Exercise inputs>

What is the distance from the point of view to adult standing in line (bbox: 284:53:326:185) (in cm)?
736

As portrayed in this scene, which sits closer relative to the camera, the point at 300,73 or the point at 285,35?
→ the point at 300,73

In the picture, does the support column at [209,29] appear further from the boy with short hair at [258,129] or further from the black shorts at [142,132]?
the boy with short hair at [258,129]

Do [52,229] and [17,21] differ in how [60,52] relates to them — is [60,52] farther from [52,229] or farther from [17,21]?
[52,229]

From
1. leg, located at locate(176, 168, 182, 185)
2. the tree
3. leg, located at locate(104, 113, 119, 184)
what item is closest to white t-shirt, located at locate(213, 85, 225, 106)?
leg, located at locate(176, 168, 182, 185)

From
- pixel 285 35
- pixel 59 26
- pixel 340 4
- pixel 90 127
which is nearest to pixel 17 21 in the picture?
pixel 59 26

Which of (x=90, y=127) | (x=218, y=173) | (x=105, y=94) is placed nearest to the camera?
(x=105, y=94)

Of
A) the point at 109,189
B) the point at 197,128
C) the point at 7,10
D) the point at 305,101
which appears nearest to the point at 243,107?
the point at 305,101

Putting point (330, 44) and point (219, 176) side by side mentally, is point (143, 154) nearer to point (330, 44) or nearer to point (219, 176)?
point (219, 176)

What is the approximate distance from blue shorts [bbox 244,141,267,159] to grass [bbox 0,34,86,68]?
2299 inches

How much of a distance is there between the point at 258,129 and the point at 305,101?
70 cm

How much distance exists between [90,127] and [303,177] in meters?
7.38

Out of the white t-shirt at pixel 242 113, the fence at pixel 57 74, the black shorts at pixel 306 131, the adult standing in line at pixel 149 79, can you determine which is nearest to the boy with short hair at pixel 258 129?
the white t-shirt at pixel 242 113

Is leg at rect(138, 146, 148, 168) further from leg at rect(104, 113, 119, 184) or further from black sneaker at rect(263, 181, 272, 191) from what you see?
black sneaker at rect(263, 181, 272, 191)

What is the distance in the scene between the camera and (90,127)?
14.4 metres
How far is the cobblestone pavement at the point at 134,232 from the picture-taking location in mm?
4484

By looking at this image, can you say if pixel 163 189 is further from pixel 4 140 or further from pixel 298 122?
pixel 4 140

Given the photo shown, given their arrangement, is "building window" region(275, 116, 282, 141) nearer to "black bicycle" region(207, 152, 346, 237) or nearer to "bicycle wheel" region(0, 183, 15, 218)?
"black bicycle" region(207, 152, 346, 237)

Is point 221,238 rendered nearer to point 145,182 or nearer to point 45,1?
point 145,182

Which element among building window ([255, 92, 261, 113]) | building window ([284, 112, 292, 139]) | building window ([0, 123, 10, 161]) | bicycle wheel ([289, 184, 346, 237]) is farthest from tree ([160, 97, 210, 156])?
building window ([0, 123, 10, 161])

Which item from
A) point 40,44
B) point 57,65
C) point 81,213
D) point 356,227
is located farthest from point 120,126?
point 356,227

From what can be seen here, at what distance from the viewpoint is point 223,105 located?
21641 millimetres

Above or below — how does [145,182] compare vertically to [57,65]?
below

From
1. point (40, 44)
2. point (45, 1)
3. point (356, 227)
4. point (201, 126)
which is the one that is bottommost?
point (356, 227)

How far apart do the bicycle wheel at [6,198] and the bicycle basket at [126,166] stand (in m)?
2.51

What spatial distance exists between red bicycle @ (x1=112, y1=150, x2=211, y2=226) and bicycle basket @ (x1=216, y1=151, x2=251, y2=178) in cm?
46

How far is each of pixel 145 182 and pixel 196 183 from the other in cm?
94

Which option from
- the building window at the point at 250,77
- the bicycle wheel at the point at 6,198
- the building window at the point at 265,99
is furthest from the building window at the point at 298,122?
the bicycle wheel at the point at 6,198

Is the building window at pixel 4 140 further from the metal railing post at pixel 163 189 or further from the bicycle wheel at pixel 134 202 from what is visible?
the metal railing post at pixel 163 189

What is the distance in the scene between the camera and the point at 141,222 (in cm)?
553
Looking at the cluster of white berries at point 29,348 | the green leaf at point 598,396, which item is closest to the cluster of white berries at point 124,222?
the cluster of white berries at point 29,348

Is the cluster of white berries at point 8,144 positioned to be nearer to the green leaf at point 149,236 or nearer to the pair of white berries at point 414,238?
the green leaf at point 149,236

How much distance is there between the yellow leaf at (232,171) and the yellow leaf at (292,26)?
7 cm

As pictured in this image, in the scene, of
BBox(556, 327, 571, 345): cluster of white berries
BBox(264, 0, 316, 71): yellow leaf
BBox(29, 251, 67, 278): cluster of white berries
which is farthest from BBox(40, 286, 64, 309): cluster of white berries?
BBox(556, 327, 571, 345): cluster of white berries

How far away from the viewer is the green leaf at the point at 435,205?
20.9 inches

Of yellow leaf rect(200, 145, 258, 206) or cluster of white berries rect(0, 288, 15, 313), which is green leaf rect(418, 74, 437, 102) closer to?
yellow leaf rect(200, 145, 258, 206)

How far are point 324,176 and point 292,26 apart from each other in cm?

The exercise> Quote every entry exactly.

Reply>
What is the distance from the point of view to adult standing in line (bbox: 284:53:326:185) (in cm)?
736

As portrayed in this scene, which sits closer relative to the camera, the point at 300,73 or the point at 285,35?
→ the point at 300,73

In the picture, does the support column at [209,29] appear further from the boy with short hair at [258,129] or further from the black shorts at [142,132]?
the boy with short hair at [258,129]

Do [52,229] and [17,21] differ in how [60,52] relates to them — is [60,52] farther from [52,229] or farther from [17,21]?
[52,229]

From
1. leg, located at locate(176, 168, 182, 185)
2. the tree
3. leg, located at locate(104, 113, 119, 184)
what item is closest to white t-shirt, located at locate(213, 85, 225, 106)?
leg, located at locate(176, 168, 182, 185)

From
- pixel 285 35
- pixel 59 26
- pixel 340 4
- pixel 90 127
which is nearest to pixel 17 21 in the picture?
pixel 59 26

Which of (x=90, y=127) | (x=218, y=173) | (x=105, y=94) is placed nearest to the camera?
(x=105, y=94)

Of
A) the point at 109,189
B) the point at 197,128
C) the point at 7,10
D) the point at 305,101
which appears nearest to the point at 243,107?
the point at 305,101

Putting point (330, 44) and point (219, 176) side by side mentally, is point (143, 154) nearer to point (330, 44) or nearer to point (219, 176)?
point (219, 176)

What is the approximate distance from blue shorts [bbox 244,141,267,159] to grass [bbox 0,34,86,68]?
2299 inches

How much of a distance is there between the point at 258,129 and the point at 305,101?
70 cm

How much distance exists between [90,127] and [303,177] in meters?
7.38

Out of the white t-shirt at pixel 242 113, the fence at pixel 57 74, the black shorts at pixel 306 131, the adult standing in line at pixel 149 79, can you determine which is nearest to the boy with short hair at pixel 258 129?
the white t-shirt at pixel 242 113

Is leg at rect(138, 146, 148, 168) further from leg at rect(104, 113, 119, 184) or further from black sneaker at rect(263, 181, 272, 191) from what you see?
black sneaker at rect(263, 181, 272, 191)

What is the distance in the scene between the camera and (90,127)?
14.4 metres
How far is the cobblestone pavement at the point at 134,232 from the picture-taking location in mm?
4484

By looking at this image, can you say if pixel 163 189 is further from pixel 4 140 or further from pixel 298 122?
pixel 4 140

Given the photo shown, given their arrangement, is "building window" region(275, 116, 282, 141) nearer to "black bicycle" region(207, 152, 346, 237) or nearer to "bicycle wheel" region(0, 183, 15, 218)?
"black bicycle" region(207, 152, 346, 237)

Is point 221,238 rendered nearer to point 145,182 or nearer to point 45,1?
point 145,182

Which element among building window ([255, 92, 261, 113]) | building window ([284, 112, 292, 139]) | building window ([0, 123, 10, 161]) | bicycle wheel ([289, 184, 346, 237]) is farthest from tree ([160, 97, 210, 156])?
building window ([0, 123, 10, 161])

Which item from
A) point 40,44
B) point 57,65
C) point 81,213
D) point 356,227
is located farthest from point 120,126?
point 356,227

From what can be seen here, at what distance from the viewpoint is point 223,105 located?
21641 millimetres

Above or below — how does [145,182] compare vertically to [57,65]?
below

From
1. point (40, 44)
2. point (45, 1)
3. point (356, 227)
4. point (201, 126)
which is the one that is bottommost?
point (356, 227)

How far apart do the bicycle wheel at [6,198] and the bicycle basket at [126,166] stand (in m)?
2.51

What spatial distance exists between red bicycle @ (x1=112, y1=150, x2=211, y2=226) and bicycle basket @ (x1=216, y1=151, x2=251, y2=178) in cm?
46

How far is each of pixel 145 182 and pixel 196 183 from the other in cm?
94

Which option from
- the building window at the point at 250,77
- the bicycle wheel at the point at 6,198
- the building window at the point at 265,99
is furthest from the building window at the point at 298,122?
the bicycle wheel at the point at 6,198

Is the building window at pixel 4 140 further from the metal railing post at pixel 163 189 or further from the bicycle wheel at pixel 134 202 from what is visible?
the metal railing post at pixel 163 189

What is the distance in the scene between the camera and the point at 141,222 (in cm)?
553
Looking at the cluster of white berries at point 29,348 | the green leaf at point 598,396, which item is closest to the cluster of white berries at point 124,222?
the cluster of white berries at point 29,348

Is the cluster of white berries at point 8,144 positioned to be nearer to the green leaf at point 149,236 or nearer to the pair of white berries at point 414,238?
the green leaf at point 149,236

How much distance is there between the yellow leaf at (232,171) and the yellow leaf at (292,26)?
7 cm

As pictured in this image, in the scene, of
BBox(556, 327, 571, 345): cluster of white berries
BBox(264, 0, 316, 71): yellow leaf
BBox(29, 251, 67, 278): cluster of white berries
which is farthest from BBox(40, 286, 64, 309): cluster of white berries?
BBox(556, 327, 571, 345): cluster of white berries

How far away from the viewer is the green leaf at the point at 435,205?
20.9 inches

Of yellow leaf rect(200, 145, 258, 206) or cluster of white berries rect(0, 288, 15, 313), which is green leaf rect(418, 74, 437, 102) closer to?
yellow leaf rect(200, 145, 258, 206)

How far are point 324,176 and point 292,26 apart from each other in cm?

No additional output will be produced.